Ce chèque fait suite à l’appel de cotisations du 3e trimestre 2016 adressé par le RSI le 12 juillet 2016 pour un montant de 4 238 euros, il était accompagné d’un courrier de Monsieur X précisant 'je vous transmets la somme due pour une partie des cotisations 2016".

— le 4 novembre 2016, deux chèques datés du 7 novembre 2016, pour des montants respectifs de 433 euros (n° 5554311) et de 3 794 euros (n° 27 32748)

Ces deux chèques étaient adressés au RSI avec un courrier mentionnant que celui de 433 euros devait être affecté au 4e trimestre 2016, et celui de 3 794 euros au solde des cotisations de l’année 2016, comprenant ainsi celles exigées au titre du 2e trimestre de cette année.

Dans un dernier courrier en date du 7 novembre 2016, rédigé après avoir pris connaissance de la contrainte émise par le RSI, Monsieur X récapitule les versements qu’il a effectués, manifestant de nouveau sa volonté expresse de les affecter au règlement des cotisations de l’année 2016 qu’il considère ainsi soldées.

Les deux derniers chèques étant postérieurs à la signification à Monsieur X de la contrainte le 3 novembre 2016, il ne peut être reproché au RSI de ne pas avoir imputé ces versement au règlement des cotisations et majorations dues au titre du 2e trimestre faisant l’objet de la contrainte litigieuse de sorte que celle-ci était fondée à sa date d’émission.

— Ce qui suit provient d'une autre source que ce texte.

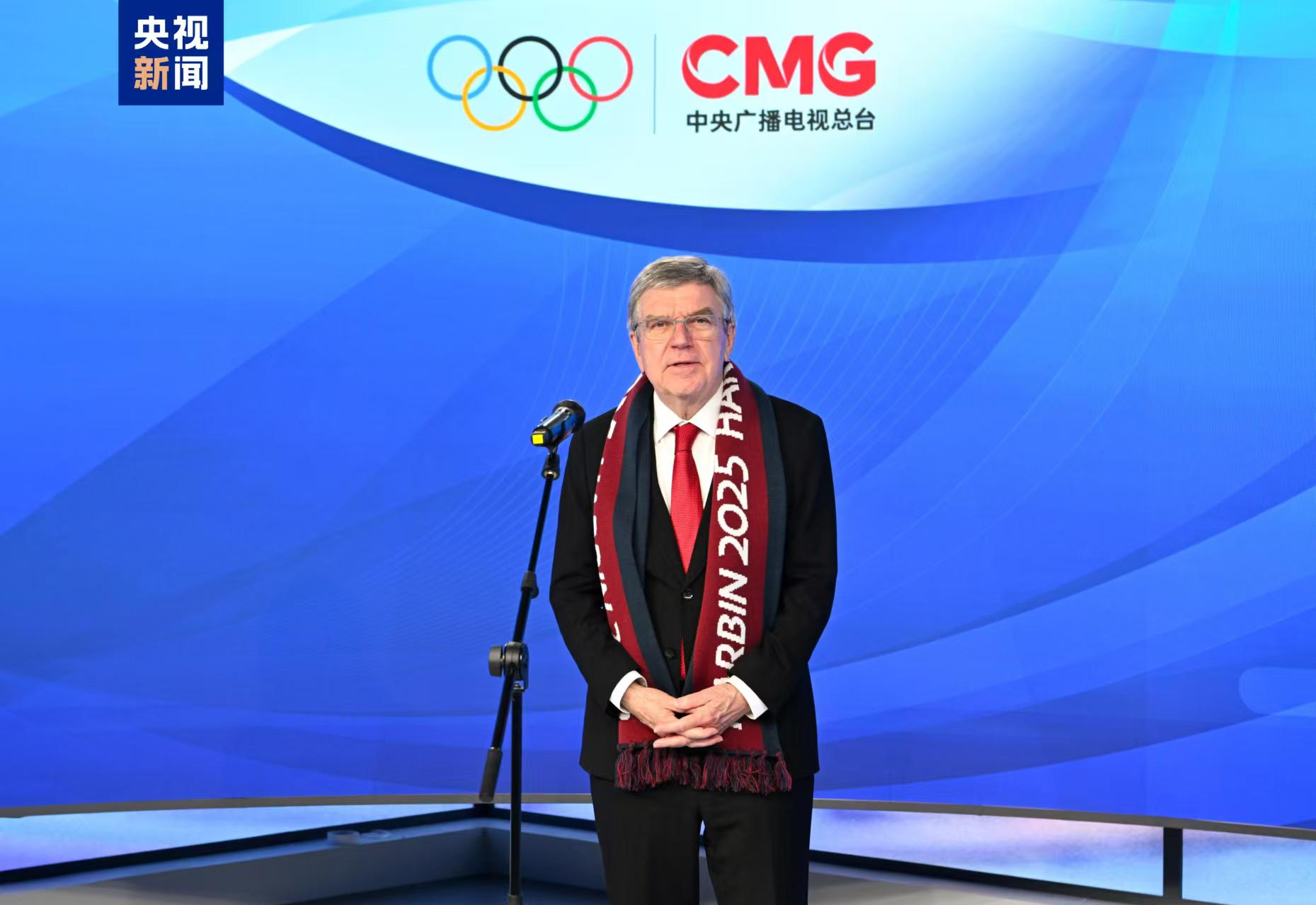 Bach reconhece equipe do CMG que atuará na transmissão dos Jogos de Inverno de 2026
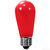 0.4 Watt - LED - S14 - Red - Diogen LBS14-M-RE Thumbnail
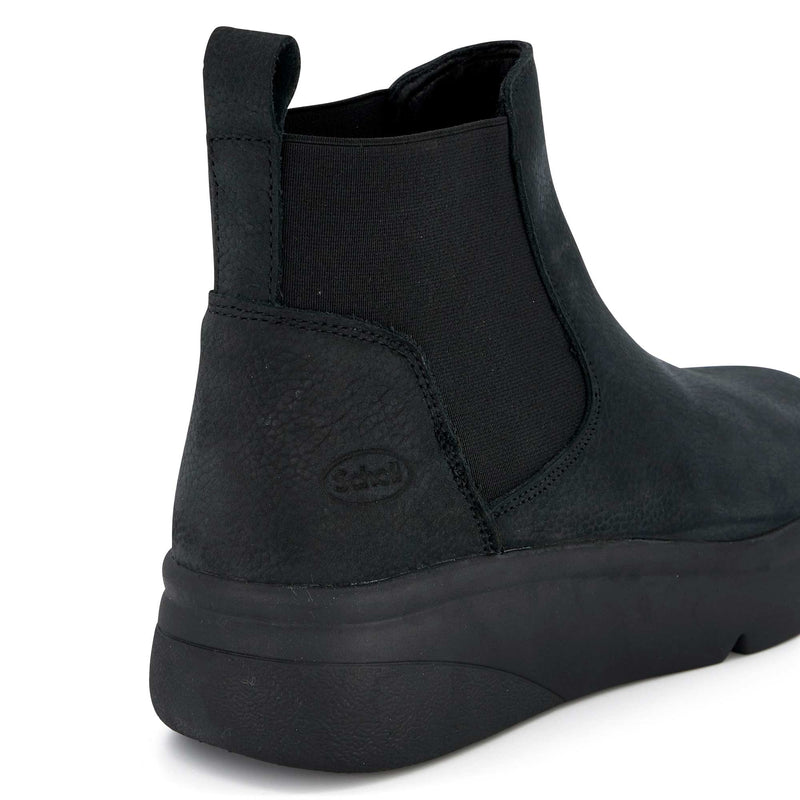 ZERMATT ELASTIC - Nubuck - Le noir - 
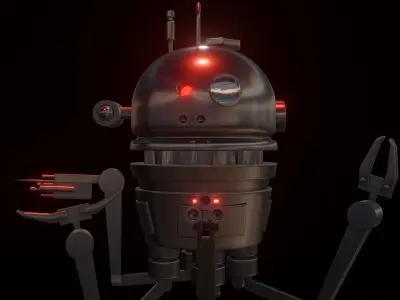 Sci-Fi robot 3D model 7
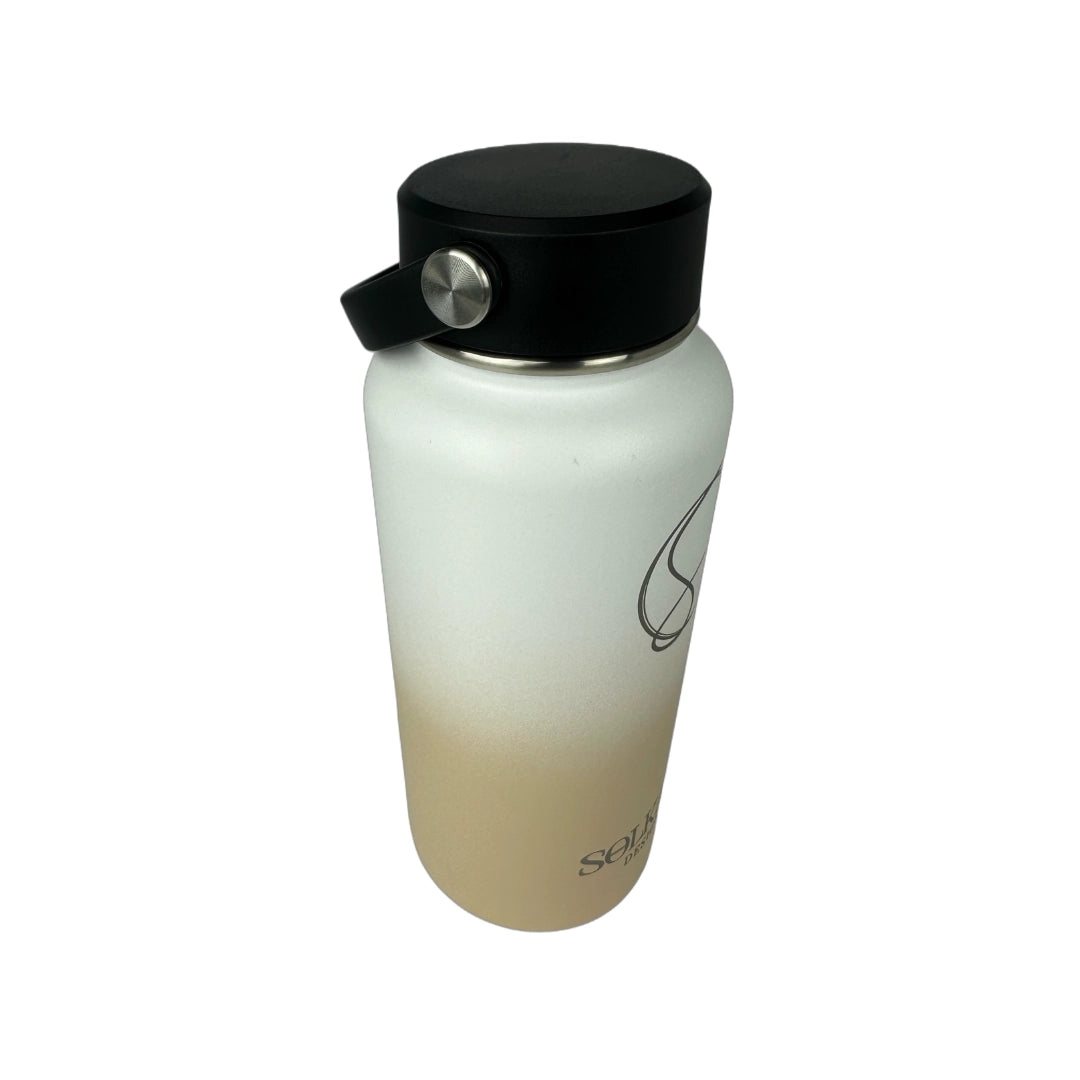 Pastel Beige Insulated Water Bottle - 950ml - Solkatt Designs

C’est à tort que l’URSSAF a imputé les règlements effectués par Monsieur X au règlement du solde d’autres échéances, la volonté du cotisant d’affecter son règlement au solde de l’année 2016 et donc au 2e trimestre 2016 étant sans équivoque.

Si la contrainte ne peut être annulée, il y a cependant lieu constater que Monsieur X s’est ensuite acquitté des causes de celle-ci à concurrence de la somme de 3794 euros versée le 7 novembre 2016, de sorte qu’il reste dû la somme de 481 euros.

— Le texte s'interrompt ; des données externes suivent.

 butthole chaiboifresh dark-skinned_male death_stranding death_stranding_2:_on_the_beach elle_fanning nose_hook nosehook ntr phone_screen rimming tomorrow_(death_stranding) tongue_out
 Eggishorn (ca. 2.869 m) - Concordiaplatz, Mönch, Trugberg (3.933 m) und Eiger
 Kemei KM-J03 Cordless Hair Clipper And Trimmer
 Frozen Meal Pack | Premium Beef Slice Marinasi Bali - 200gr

Il résulte de ce qui précède que la contrainte émise par le RSI doit être validée à hauteur de ladite somme de 481 euros.

Le jugement sera infirmé de ce chef.

Toutefois, le règlement des cotisations dues par Monsieur X n’étant intervenu que postérieurement à la signification de la contrainte, les frais de signification seront laissés à la charge de l’opposant, en application de l’article R.133-6 du code de la sécurité sociale.

Sur la demande de dommages et intérêts

Au vu des éléments communiqués par Monsieur X, ce dernier ne démontre pas que la

gestion de son dossier par le RSI est constitutive d’une faute au sens de l’article 1240 du code civil lui ayant causé un préjudice moral dont il ne justifie pas au demeurant.

Sa demande de dommages et intérêts sera donc rejetée.

Dépens et frais irrépétibles

L’équité ne commande pas de faire droit à la demande formée par Monsieur X au titre de l’article 700 du code de procédure civile en cause d’appel.

Il convient par ailleurs de statuer sur les dépens, conformément à l’article 696 du code de procédure civile, l’article R 144-10 du code de la sécurité sociale, prévoyant la gratuité en la matière ayant en effet été abrogé à compter du 1er janvier 2019, par le décret n° 2018-928 du 29 octobre 2018.

L’URSSAF qui succombe pour l’essentiel sera dès lors condamnée aux dépens d’appel

PAR CES MOTIFS

La Cour,

Statuant publiquement par arrêt mis à disposition au greffe et contradictoirement:

INFIRME le jugement,

STATUANT à nouveau,

VALIDE la contrainte à hauteur de la somme de 481 euros

CONDAMNE Monsieur Y X au paiement des frais de signification de la contrainte

DEBOUTE Monsieur Y X de sa demande de dommages-intérêts,

REJETTE la demande de Monsieur Y X fondée sur l’article 700 du code de procédure civile en cause d’appel,

CONDAMNE l’URSSAF RHÔNE -ALPES aux dépens d’appel.